§ Problem description: Write out the full listing exactly.

§ Task material:
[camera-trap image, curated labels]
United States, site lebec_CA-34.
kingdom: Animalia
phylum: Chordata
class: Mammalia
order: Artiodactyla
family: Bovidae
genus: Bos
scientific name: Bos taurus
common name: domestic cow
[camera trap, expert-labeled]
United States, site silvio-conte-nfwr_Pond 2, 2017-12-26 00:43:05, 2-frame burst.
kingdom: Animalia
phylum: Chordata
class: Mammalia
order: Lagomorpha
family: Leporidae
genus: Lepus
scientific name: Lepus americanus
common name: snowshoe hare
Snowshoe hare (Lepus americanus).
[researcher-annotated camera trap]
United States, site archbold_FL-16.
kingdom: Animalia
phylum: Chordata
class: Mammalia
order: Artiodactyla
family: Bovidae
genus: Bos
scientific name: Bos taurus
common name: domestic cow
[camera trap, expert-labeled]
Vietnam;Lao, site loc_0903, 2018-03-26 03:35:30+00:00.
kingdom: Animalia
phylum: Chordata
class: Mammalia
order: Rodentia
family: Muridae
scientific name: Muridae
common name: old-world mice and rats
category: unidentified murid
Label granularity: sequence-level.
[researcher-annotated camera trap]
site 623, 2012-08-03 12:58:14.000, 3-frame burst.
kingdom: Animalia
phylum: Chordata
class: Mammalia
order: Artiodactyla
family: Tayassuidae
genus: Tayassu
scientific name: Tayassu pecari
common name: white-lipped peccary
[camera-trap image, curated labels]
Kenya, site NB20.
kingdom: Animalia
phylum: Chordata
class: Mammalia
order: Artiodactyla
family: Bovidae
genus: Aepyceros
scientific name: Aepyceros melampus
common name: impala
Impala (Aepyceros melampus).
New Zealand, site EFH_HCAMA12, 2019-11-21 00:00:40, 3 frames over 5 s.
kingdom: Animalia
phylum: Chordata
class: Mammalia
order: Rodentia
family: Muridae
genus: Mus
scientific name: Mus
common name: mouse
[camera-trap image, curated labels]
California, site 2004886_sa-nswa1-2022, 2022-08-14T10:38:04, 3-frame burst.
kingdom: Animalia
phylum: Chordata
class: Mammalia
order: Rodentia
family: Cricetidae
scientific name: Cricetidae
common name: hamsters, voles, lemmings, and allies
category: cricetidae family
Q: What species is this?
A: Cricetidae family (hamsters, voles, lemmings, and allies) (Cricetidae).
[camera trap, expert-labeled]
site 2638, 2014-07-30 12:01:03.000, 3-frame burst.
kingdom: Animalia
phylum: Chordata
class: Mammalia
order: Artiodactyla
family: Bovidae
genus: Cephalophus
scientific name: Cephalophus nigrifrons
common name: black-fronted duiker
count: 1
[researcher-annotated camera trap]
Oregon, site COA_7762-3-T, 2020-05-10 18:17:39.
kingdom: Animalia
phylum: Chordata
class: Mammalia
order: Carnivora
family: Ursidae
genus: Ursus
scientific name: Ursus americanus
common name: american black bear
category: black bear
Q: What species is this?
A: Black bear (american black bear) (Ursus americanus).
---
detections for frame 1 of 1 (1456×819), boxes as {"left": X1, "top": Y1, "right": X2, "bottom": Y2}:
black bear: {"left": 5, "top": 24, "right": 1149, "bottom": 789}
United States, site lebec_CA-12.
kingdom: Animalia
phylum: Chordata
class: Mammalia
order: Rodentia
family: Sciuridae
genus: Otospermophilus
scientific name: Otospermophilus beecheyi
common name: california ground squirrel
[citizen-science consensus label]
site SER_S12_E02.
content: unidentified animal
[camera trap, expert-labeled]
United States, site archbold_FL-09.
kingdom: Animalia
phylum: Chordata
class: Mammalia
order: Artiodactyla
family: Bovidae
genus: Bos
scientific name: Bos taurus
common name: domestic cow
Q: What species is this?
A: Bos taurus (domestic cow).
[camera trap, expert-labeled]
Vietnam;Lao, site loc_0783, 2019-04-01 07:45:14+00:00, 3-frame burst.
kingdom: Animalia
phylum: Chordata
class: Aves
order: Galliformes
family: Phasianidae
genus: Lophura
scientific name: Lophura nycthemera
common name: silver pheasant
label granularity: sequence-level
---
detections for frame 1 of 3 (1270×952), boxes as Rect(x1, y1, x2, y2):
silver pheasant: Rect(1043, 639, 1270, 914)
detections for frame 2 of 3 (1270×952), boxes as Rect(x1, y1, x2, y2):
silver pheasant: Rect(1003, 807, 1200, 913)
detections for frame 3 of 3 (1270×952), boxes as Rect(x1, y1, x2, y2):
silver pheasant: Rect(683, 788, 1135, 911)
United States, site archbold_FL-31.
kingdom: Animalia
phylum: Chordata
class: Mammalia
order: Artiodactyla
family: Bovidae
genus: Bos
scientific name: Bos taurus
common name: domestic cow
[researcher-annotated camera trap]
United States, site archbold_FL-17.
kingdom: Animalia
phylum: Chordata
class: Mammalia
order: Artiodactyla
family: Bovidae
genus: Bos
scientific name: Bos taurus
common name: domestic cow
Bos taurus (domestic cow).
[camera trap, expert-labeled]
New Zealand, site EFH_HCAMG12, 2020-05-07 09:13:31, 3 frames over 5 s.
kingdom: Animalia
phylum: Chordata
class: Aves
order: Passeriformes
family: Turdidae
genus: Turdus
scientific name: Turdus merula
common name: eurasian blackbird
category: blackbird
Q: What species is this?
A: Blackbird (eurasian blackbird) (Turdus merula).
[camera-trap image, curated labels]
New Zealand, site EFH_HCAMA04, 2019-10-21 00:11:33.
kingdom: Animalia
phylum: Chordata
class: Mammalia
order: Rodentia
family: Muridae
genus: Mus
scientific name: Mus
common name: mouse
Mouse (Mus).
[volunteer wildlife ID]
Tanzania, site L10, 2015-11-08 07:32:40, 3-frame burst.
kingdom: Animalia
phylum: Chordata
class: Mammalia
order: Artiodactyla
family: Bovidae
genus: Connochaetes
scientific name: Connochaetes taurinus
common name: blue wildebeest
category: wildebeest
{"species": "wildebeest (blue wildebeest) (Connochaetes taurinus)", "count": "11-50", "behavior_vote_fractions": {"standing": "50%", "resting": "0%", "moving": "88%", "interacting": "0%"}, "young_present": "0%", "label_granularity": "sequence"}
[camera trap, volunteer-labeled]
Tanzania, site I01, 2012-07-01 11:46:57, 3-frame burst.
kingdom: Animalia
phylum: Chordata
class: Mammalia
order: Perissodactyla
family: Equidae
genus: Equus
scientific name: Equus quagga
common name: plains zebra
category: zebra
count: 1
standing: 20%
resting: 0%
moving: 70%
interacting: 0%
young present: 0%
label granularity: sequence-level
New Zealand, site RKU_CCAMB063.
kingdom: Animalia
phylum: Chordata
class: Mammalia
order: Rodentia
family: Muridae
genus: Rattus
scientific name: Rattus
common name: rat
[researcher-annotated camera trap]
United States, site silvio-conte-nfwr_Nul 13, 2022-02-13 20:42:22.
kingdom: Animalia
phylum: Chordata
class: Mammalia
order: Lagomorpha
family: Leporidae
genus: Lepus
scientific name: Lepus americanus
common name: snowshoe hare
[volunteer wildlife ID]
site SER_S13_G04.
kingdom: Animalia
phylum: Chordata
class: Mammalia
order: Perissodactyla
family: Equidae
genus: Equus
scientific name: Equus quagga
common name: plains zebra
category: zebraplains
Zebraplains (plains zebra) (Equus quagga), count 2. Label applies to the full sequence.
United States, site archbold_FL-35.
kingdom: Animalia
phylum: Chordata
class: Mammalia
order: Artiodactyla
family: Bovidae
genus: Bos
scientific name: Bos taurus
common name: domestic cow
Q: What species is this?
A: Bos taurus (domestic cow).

§ Solution:
[camera-trap image, curated labels]
United States, site lebec_CA-34.
kingdom: Animalia
phylum: Chordata
class: Mammalia
order: Artiodactyla
family: Bovidae
genus: Bos
scientific name: Bos taurus
common name: domestic cow
[camera trap, expert-labeled]
United States, site silvio-conte-nfwr_Pond 2, 2017-12-26 00:43:05, 2-frame burst.
kingdom: Animalia
phylum: Chordata
class: Mammalia
order: Lagomorpha
family: Leporidae
genus: Lepus
scientific name: Lepus americanus
common name: snowshoe hare
Snowshoe hare (Lepus americanus).
[researcher-annotated camera trap]
United States, site archbold_FL-16.
kingdom: Animalia
phylum: Chordata
class: Mammalia
order: Artiodactyla
family: Bovidae
genus: Bos
scientific name: Bos taurus
common name: domestic cow
[camera trap, expert-labeled]
Vietnam;Lao, site loc_0903, 2018-03-26 03:35:30+00:00.
kingdom: Animalia
phylum: Chordata
class: Mammalia
order: Rodentia
family: Muridae
scientific name: Muridae
common name: old-world mice and rats
category: unidentified murid
Label granularity: sequence-level.
[researcher-annotated camera trap]
site 623, 2012-08-03 12:58:14.000, 3-frame burst.
kingdom: Animalia
phylum: Chordata
class: Mammalia
order: Artiodactyla
family: Tayassuidae
genus: Tayassu
scientific name: Tayassu pecari
common name: white-lipped peccary
[camera-trap image, curated labels]
Kenya, site NB20.
kingdom: Animalia
phylum: Chordata
class: Mammalia
order: Artiodactyla
family: Bovidae
genus: Aepyceros
scientific name: Aepyceros melampus
common name: impala
Impala (Aepyceros melampus).
New Zealand, site EFH_HCAMA12, 2019-11-21 00:00:40, 3 frames over 5 s.
kingdom: Animalia
phylum: Chordata
class: Mammalia
order: Rodentia
family: Muridae
genus: Mus
scientific name: Mus
common name: mouse
[camera-trap image, curated labels]
California, site 2004886_sa-nswa1-2022, 2022-08-14T10:38:04, 3-frame burst.
kingdom: Animalia
phylum: Chordata
class: Mammalia
order: Rodentia
family: Cricetidae
scientific name: Cricetidae
common name: hamsters, voles, lemmings, and allies
category: cricetidae family
Q: What species is this?
A: Cricetidae family (hamsters, voles, lemmings, and allies) (Cricetidae).
[camera trap, expert-labeled]
site 2638, 2014-07-30 12:01:03.000, 3-frame burst.
kingdom: Animalia
phylum: Chordata
class: Mammalia
order: Artiodactyla
family: Bovidae
genus: Cephalophus
scientific name: Cephalophus nigrifrons
common name: black-fronted duiker
count: 1
[researcher-annotated camera trap]
Oregon, site COA_7762-3-T, 2020-05-10 18:17:39.
kingdom: Animalia
phylum: Chordata
class: Mammalia
order: Carnivora
family: Ursidae
genus: Ursus
scientific name: Ursus americanus
common name: american black bear
category: black bear
Q: What species is this?
A: Black bear (american black bear) (Ursus americanus).
---
detections for frame 1 of 1 (1456×819), boxes as {"left": X1, "top": Y1, "right": X2, "bottom": Y2}:
black bear: {"left": 5, "top": 24, "right": 1149, "bottom": 789}
United States, site lebec_CA-12.
kingdom: Animalia
phylum: Chordata
class: Mammalia
order: Rodentia
family: Sciuridae
genus: Otospermophilus
scientific name: Otospermophilus beecheyi
common name: california ground squirrel
[citizen-science consensus label]
site SER_S12_E02.
content: unidentified animal
[camera trap, expert-labeled]
United States, site archbold_FL-09.
kingdom: Animalia
phylum: Chordata
class: Mammalia
order: Artiodactyla
family: Bovidae
genus: Bos
scientific name: Bos taurus
common name: domestic cow
Q: What species is this?
A: Bos taurus (domestic cow).
[camera trap, expert-labeled]
Vietnam;Lao, site loc_0783, 2019-04-01 07:45:14+00:00, 3-frame burst.
kingdom: Animalia
phylum: Chordata
class: Aves
order: Galliformes
family: Phasianidae
genus: Lophura
scientific name: Lophura nycthemera
common name: silver pheasant
label granularity: sequence-level
---
detections for frame 1 of 3 (1270×952), boxes as Rect(x1, y1, x2, y2):
silver pheasant: Rect(1043, 639, 1270, 914)
detections for frame 2 of 3 (1270×952), boxes as Rect(x1, y1, x2, y2):
silver pheasant: Rect(1003, 807, 1200, 913)
detections for frame 3 of 3 (1270×952), boxes as Rect(x1, y1, x2, y2):
silver pheasant: Rect(683, 788, 1135, 911)
United States, site archbold_FL-31.
kingdom: Animalia
phylum: Chordata
class: Mammalia
order: Artiodactyla
family: Bovidae
genus: Bos
scientific name: Bos taurus
common name: domestic cow
[researcher-annotated camera trap]
United States, site archbold_FL-17.
kingdom: Animalia
phylum: Chordata
class: Mammalia
order: Artiodactyla
family: Bovidae
genus: Bos
scientific name: Bos taurus
common name: domestic cow
Bos taurus (domestic cow).
[camera trap, expert-labeled]
New Zealand, site EFH_HCAMG12, 2020-05-07 09:13:31, 3 frames over 5 s.
kingdom: Animalia
phylum: Chordata
class: Aves
order: Passeriformes
family: Turdidae
genus: Turdus
scientific name: Turdus merula
common name: eurasian blackbird
category: blackbird
Q: What species is this?
A: Blackbird (eurasian blackbird) (Turdus merula).
[camera-trap image, curated labels]
New Zealand, site EFH_HCAMA04, 2019-10-21 00:11:33.
kingdom: Animalia
phylum: Chordata
class: Mammalia
order: Rodentia
family: Muridae
genus: Mus
scientific name: Mus
common name: mouse
Mouse (Mus).
[volunteer wildlife ID]
Tanzania, site L10, 2015-11-08 07:32:40, 3-frame burst.
kingdom: Animalia
phylum: Chordata
class: Mammalia
order: Artiodactyla
family: Bovidae
genus: Connochaetes
scientific name: Connochaetes taurinus
common name: blue wildebeest
category: wildebeest
{"species": "wildebeest (blue wildebeest) (Connochaetes taurinus)", "count": "11-50", "behavior_vote_fractions": {"standing": "50%", "resting": "0%", "moving": "88%", "interacting": "0%"}, "young_present": "0%", "label_granularity": "sequence"}
[camera trap, volunteer-labeled]
Tanzania, site I01, 2012-07-01 11:46:57, 3-frame burst.
kingdom: Animalia
phylum: Chordata
class: Mammalia
order: Perissodactyla
family: Equidae
genus: Equus
scientific name: Equus quagga
common name: plains zebra
category: zebra
count: 1
standing: 20%
resting: 0%
moving: 70%
interacting: 0%
young present: 0%
label granularity: sequence-level
New Zealand, site RKU_CCAMB063.
kingdom: Animalia
phylum: Chordata
class: Mammalia
order: Rodentia
family: Muridae
genus: Rattus
scientific name: Rattus
common name: rat
[researcher-annotated camera trap]
United States, site silvio-conte-nfwr_Nul 13, 2022-02-13 20:42:22.
kingdom: Animalia
phylum: Chordata
class: Mammalia
order: Lagomorpha
family: Leporidae
genus: Lepus
scientific name: Lepus americanus
common name: snowshoe hare
[volunteer wildlife ID]
site SER_S13_G04.
kingdom: Animalia
phylum: Chordata
class: Mammalia
order: Perissodactyla
family: Equidae
genus: Equus
scientific name: Equus quagga
common name: plains zebra
category: zebraplains
Zebraplains (plains zebra) (Equus quagga), count 2. Label applies to the full sequence.
United States, site archbold_FL-35.
kingdom: Animalia
phylum: Chordata
class: Mammalia
order: Artiodactyla
family: Bovidae
genus: Bos
scientific name: Bos taurus
common name: domestic cow
Q: What species is this?
A: Bos taurus (domestic cow).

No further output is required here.